Ja, der Georg kannte sich aus in der Welt. Mit der RMS Lusitania war er zweimal in Amerika gewesen, das er die „Vereinigten Staaten“ nannte, weil er genau wusste, dass es nicht ein großes Land war so wie vielleicht Frankreich oder Russland, sondern eine Vereinigung vieler ganz verschiedener Länder. New York hatte er erlebt, bei Tag und bei Nacht. Bei seiner zweiten Überfahrt überredete ihn sein Bruder Albert, der auch auf der Lusitania angeheuert hatte, zu einem Abenteuer. Mit Zügen und Kutschen gelangten sie in den heißen feuchten Süden nach New Orleans. Nur mal so, um die schönen Frauen mit der goldbraunen Haut und dem schwarzen glänzenden Haar, den unergründlichen dunklen Augen und blitzenden weißen Zähnen zu erleben, hautnah. Danach wäre man ein anderer Mensch, behauptete Albert, wer hatte ihm das wohl erklärt? Nach einer heißen Nacht ging es weiter nach Jacksonville, dort nahm sie ein stinkender Fischkutter auf. Sie köchelten in einer winzigen Kombüse für die sieben Mann Besatzung zwei warme Mahlzeiten, verdienten sich damit den Rückweg nach New York und kamen eben noch rechtzeitig an, um wieder an Bord der Lusitania zu gehen und ihren Frack überzustreifen.
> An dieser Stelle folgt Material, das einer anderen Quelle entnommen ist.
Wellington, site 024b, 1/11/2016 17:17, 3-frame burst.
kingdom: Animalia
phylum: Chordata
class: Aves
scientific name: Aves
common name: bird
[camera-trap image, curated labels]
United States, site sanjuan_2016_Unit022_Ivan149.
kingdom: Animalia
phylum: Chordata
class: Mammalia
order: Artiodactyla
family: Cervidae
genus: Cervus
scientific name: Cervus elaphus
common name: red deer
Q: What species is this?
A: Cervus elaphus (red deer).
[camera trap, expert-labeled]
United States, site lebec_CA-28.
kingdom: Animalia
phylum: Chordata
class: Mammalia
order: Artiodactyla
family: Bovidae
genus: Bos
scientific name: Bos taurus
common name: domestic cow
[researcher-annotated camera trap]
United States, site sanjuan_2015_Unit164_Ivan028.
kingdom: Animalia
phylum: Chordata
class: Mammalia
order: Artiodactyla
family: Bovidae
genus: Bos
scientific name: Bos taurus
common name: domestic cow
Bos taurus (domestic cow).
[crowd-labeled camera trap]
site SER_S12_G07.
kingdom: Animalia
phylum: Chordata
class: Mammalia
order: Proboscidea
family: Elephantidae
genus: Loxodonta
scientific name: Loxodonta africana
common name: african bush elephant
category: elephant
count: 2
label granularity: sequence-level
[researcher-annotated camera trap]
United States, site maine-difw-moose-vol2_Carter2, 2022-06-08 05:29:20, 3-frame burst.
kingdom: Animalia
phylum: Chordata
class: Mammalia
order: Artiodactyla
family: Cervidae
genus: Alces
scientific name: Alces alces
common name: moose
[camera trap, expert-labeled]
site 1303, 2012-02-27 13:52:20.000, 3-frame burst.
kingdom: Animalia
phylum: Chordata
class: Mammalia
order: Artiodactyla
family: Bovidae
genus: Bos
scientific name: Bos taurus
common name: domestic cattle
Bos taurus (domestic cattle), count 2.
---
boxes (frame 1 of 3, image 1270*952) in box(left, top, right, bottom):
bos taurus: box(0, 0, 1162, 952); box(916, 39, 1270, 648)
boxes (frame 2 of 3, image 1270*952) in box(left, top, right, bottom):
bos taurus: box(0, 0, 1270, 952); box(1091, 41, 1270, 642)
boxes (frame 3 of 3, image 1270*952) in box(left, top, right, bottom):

Zuvor hatten sie sich im Hafen eine Handvoll teure Seifen und Essenzen gekauft, um den verdammten Gestank aus den Haaren, den Nägeln und von der Haut zu schrubben. Das Publikum auf der Lusitania parlierte in Französisch, Spanisch, Italienisch, Englisch, Russisch. Man lachte miteinander, war von Musik umgeben, von Glanz, von Luxus, der auch die Leute im Dienstbereich einbezog. Wenn sie abends todmüde in ihre Kojen fielen, begannen sie sofort zu träumen von all dem Aufregenden, was sie tagsüber gesehen und erlebt hatten.
„Ja, Käthe, die schöne große Welt ist voller Wunder. Wie blöd muss man sein, wenn man Krieg anzettelt, wenn man sich gegenseitig totschießt, die Brücken sprengt, die Äcker verwüstet. Das ist doch wie im Mittelalter!“
Das hatte ihr der Georg nicht nur einmal erklärt. Die Mehrheit der Menschen wollte den Krieg nicht, behauptete er. Mochte sein, dass er was von der großen weiten Welt gesehen hatte, mochte sein, dass er wusste, dass Amerika in Wirklichkeit aus vielen Ländern bestand, und zwar aus sehr viel mehr und sehr viel größeren als unser kleines Europa, aber was den Krieg betraf, da täuschte er sich. Käthe wusste es besser und sie wusste es so gut, dass sie gleich wieder einmal einen Streit hätte anzetteln können. Sie hatte gehört, wie sie Hurra schrien und „endlich“ sagten, endlich dürfen wir zeigen, wie sehr wir unsere Heimat lieben, dürfen sie verteidigen mit diesen Händen, und wenn wir dabei draufgehen sollten. Wir wollen gerne Helden sein, wollen gerne, wenn es sein muss, sterben für unser Vaterland.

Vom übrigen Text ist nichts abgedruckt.